▶ [Texto do documento]:
______________________________
O Réu D. contestou pugnando pela improcedência da causa e pediu que fosse a Autora B. condenada como litigante de má-fé, em multa e indemnização correspondente ao reembolso das despesas que a sua […]má-fé o obrigou a suportar, nomeadamente honorários do seu Mandatário, despesas com taxa de justiça e danos morais, a liquidar em execução de sentença.

ii). Por requerimento da Autora a solicitar a apensação das acções n.º 196/12.9TBVLN e n.º 197/12.7TBVLN, ao abrigo do disposto no art. 275º, n.ºs 1 e 2 do Código de Processo Civil, por estar em causa o direito de propriedade dos mesmos bens em todas ela e se verificar uma situação de coligação, nos termos do Código de Processo Civil então vigente.

iii). A aludida acção 196/12.9TBVLN foi interposta por C., por si e na qualidade de único herdeiro de E., contra B., na qual se intitulou proprietário do tractor em apreço, mais alegando a sua respectiva posse e a tentativa da Ré (aqui Autora) de o fazer seu.
Concluiu, assim, pedindo que se declare que é ele, C., dono e legítimo possuidor do aludido tractor, que a Ré seja condenada a assim reconhecer e a abster-se de praticar quaisquer actos que impeçam ou diminuam a utilização por parte do Autor do referido tractor.
Citada a Ré B., esta impugnou os factos alegados e pugnou pela improcedência da causa.
O Autor, por seu turno, respondeu, pugnando ainda pela condenação da Ré B. como litigante de má-fé.
______________________________
▶ [Dados fornecidos]:
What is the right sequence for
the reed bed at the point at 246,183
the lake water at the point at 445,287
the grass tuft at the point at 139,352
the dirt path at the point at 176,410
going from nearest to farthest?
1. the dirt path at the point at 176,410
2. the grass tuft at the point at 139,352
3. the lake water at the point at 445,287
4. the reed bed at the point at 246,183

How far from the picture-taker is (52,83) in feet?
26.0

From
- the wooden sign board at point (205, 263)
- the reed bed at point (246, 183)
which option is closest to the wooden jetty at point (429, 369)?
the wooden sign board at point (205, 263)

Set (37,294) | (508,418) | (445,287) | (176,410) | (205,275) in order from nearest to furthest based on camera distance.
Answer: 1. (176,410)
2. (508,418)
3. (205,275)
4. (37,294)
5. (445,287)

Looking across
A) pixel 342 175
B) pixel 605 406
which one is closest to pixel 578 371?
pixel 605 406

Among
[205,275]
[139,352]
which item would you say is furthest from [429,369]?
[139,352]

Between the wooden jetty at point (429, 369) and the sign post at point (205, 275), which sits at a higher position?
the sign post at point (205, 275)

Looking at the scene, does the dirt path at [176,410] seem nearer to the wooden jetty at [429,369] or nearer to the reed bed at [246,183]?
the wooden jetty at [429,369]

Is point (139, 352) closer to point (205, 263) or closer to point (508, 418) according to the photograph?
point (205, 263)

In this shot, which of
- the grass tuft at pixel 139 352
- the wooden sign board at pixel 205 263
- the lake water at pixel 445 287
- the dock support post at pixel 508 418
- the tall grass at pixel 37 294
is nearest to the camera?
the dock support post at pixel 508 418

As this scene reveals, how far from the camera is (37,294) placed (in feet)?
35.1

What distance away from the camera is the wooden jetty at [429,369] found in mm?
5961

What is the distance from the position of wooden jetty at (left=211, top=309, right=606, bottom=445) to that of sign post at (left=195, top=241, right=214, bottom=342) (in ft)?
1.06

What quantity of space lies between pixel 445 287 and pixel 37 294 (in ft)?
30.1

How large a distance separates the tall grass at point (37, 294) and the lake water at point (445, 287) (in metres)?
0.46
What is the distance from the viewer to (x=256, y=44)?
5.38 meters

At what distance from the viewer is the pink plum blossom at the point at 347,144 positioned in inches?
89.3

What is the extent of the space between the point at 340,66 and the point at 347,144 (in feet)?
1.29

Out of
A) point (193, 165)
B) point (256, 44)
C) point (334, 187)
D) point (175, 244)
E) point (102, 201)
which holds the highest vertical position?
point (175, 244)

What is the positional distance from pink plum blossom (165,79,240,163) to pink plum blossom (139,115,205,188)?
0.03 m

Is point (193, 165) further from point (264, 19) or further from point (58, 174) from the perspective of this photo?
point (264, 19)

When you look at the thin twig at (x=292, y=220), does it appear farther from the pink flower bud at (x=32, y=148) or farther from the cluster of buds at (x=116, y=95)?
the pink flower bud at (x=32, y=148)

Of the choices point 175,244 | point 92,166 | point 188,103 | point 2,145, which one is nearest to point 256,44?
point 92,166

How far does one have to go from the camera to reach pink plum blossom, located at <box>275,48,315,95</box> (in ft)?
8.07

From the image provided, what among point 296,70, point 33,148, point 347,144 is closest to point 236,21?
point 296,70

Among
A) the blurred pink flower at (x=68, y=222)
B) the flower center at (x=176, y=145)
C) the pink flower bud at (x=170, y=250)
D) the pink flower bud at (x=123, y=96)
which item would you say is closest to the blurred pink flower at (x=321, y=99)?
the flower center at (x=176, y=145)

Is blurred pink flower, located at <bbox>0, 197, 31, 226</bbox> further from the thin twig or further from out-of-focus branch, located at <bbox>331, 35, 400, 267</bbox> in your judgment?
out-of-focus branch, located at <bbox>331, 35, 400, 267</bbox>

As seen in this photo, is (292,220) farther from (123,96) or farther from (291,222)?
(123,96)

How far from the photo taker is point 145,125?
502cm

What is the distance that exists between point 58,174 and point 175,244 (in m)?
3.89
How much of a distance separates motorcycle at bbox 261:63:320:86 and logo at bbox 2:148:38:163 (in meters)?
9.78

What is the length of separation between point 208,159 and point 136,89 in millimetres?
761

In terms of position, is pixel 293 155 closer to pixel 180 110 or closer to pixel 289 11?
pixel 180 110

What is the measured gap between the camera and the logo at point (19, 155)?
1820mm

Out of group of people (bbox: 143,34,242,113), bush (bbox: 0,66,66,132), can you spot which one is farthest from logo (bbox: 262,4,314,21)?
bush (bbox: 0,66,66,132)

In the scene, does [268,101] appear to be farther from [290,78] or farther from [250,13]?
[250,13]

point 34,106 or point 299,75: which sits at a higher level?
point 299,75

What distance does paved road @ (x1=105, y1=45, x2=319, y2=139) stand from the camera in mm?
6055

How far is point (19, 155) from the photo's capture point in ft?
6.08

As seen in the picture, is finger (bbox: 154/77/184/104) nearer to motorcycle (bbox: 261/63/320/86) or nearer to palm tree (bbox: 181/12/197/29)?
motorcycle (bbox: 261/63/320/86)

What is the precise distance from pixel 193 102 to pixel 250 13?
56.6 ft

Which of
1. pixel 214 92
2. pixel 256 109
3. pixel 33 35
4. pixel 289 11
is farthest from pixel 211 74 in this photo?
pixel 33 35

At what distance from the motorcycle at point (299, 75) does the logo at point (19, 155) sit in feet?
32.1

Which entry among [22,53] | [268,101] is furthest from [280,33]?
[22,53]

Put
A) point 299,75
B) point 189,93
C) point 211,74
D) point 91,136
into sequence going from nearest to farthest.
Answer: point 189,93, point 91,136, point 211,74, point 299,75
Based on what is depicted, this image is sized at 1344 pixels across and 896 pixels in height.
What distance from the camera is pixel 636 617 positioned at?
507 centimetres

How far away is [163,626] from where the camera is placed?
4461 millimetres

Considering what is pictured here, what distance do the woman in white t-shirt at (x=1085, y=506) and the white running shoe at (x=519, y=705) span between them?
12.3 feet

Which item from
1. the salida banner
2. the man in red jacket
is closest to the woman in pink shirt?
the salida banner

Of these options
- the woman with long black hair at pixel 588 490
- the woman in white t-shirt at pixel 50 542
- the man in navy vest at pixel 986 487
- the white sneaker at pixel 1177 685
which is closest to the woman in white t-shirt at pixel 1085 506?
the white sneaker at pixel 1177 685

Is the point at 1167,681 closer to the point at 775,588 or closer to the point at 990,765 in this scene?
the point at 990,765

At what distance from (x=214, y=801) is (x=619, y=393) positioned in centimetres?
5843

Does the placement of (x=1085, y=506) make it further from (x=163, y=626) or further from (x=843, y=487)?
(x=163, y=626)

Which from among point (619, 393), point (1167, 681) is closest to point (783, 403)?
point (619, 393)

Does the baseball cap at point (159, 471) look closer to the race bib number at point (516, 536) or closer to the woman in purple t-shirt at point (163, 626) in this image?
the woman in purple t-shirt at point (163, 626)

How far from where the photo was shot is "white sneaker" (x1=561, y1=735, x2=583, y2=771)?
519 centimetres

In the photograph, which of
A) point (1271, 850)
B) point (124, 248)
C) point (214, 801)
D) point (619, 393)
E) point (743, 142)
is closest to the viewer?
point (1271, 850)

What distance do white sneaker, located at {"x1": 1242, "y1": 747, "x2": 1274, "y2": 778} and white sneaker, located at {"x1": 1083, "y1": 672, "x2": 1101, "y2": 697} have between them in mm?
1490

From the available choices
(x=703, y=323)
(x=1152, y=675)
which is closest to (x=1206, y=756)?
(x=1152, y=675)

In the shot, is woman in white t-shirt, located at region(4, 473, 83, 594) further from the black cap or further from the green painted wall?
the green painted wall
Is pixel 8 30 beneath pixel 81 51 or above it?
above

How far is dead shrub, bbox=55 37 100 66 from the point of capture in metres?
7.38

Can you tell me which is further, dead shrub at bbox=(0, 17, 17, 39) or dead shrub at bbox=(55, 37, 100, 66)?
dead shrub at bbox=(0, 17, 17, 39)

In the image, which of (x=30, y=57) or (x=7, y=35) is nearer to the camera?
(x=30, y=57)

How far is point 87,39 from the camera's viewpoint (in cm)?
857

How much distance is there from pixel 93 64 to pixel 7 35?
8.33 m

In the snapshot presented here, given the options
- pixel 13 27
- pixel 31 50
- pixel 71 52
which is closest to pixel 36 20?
______________________________
▶ [Lista de tarefas]:
A: Responda a estas perguntas sobre o documento:
(i) Que pediu o Réu D. em relação à Autora B.?
(ii) Ao abrigo de que disposição legal requereu a Autora a apensação das acções?
(iii) Contra quem foi interposta a acção 196/12.9TBVLN?
B: No documento, reescreva tudo desde "Concluiu, assim, pedindo" até "improcedência da causa.", trocando "tractor" por "veículo".

▶ [Respostas abaixo]:
A:
(i) Que a Autora B. fosse condenada como litigante de má-fé, em multa e indemnização.
(ii) Do art. 275º, n.ºs 1 e 2 do Código de Processo Civil.
(iii) Contra B.

B:
Concluiu, assim, pedindo que se declare que é ele, C., dono e legítimo possuidor do aludido veículo, que a Ré seja condenada a assim reconhecer e a abster-se de praticar quaisquer actos que impeçam ou diminuam a utilização por parte do Autor do referido veículo.
Citada a Ré B., esta impugnou os factos alegados e pugnou pela improcedência da causa.